Stored data entries:
┌────────

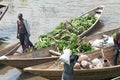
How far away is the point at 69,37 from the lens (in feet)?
42.8

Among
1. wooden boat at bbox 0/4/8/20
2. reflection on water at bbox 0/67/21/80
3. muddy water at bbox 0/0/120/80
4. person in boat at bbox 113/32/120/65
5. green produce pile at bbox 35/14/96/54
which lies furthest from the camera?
muddy water at bbox 0/0/120/80

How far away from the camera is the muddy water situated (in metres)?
17.1

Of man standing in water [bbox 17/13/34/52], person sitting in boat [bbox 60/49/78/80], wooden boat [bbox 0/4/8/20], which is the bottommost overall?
person sitting in boat [bbox 60/49/78/80]

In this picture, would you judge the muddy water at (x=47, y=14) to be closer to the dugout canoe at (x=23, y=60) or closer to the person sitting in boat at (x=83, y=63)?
the dugout canoe at (x=23, y=60)

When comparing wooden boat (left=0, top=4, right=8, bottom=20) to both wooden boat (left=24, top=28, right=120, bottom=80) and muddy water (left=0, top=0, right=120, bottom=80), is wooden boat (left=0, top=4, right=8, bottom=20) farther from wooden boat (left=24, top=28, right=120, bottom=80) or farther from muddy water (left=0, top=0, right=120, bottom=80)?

└────────

=== Problem details ===
Print every line above word for word, leaving out the pictures.

=== Written reply ===
How far away is the point at 69,37 from the lens (in feet)?
42.8

Among
1. wooden boat at bbox 0/4/8/20
2. reflection on water at bbox 0/67/21/80
3. muddy water at bbox 0/0/120/80
4. person in boat at bbox 113/32/120/65
5. green produce pile at bbox 35/14/96/54
which lies furthest from the camera?
muddy water at bbox 0/0/120/80

How far away from the camera is the muddy water situated (in metres)?
17.1

Of man standing in water [bbox 17/13/34/52], person sitting in boat [bbox 60/49/78/80], wooden boat [bbox 0/4/8/20], which is the bottommost overall?
person sitting in boat [bbox 60/49/78/80]

In this picture, would you judge the muddy water at (x=47, y=14) to be closer to the dugout canoe at (x=23, y=60) or closer to the person sitting in boat at (x=83, y=63)?
the dugout canoe at (x=23, y=60)

When comparing wooden boat (left=0, top=4, right=8, bottom=20) to both wooden boat (left=24, top=28, right=120, bottom=80) and muddy water (left=0, top=0, right=120, bottom=80), is wooden boat (left=0, top=4, right=8, bottom=20) farther from wooden boat (left=24, top=28, right=120, bottom=80) or farther from muddy water (left=0, top=0, right=120, bottom=80)?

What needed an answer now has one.